Теперь в коридоре бегали. Сначала быстро, выбивая из протертого линолеума резвое стокатто ритма, переголосицу босой и обутой ноги с добавлением непонятного шуршания и вздохов. Забег начинался около левого уха, врывался в ртутное море стремительным ветерком, проносился на зеркальным пеплом, прокатывался по упругой поверхности, вбирал яд и боль, отчего на переносице бегун выдыхался, резко сбрасывал темп и дальше плелся, сопровождая тяжелое дыхание всхлипами, шарканьем и, даже, странными падениями. К финишу за правым ухом подходило нечто иное - громыхающее, скрипящее, сипящее, бурчащее нечто неразборчивое. Пауза.

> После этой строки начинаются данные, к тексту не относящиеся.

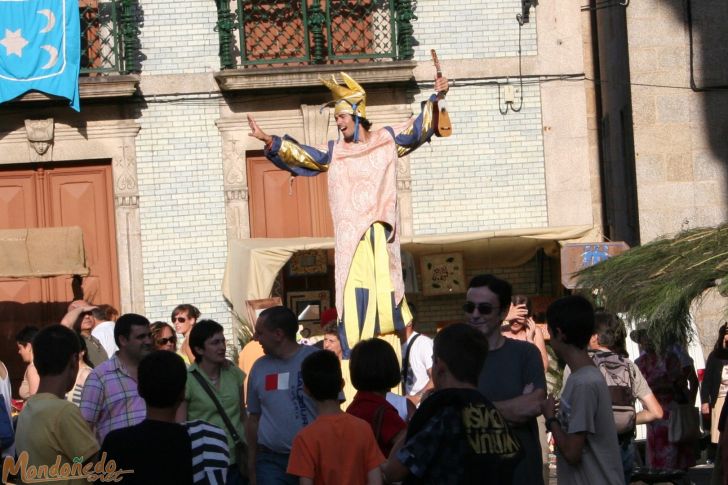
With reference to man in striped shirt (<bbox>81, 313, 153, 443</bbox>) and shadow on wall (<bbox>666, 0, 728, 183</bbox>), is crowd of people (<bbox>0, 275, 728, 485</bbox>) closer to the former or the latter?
man in striped shirt (<bbox>81, 313, 153, 443</bbox>)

Тишина, за время которой неведомая и таинственно беззвучная сила переносила бегуна на исходную позицию, и все начиналось опять.
Но и это не было окончательной подложкой ночи. За явным шелестом занавесок, шумом воды в трубах, звоном посуды и ревом стиральных машин, в складках и промежутках власти вещей прятались бесцветные тли кошмаров, плача, смеха, бессмысленных разговоров со стенами, напевы и камлания, призывающие духов иных миров разделить пересохшее одиночество. К ним не стоило прислушиваться. Они лопались от малейшего шевеления и пропитывали простыню противными липкими пятнами. Можно было лишь надеяться, что забравшись на лицо, протиснувшись в слуховые отверстия, они найдут свою смерть в ядовитом металле страшной медитации.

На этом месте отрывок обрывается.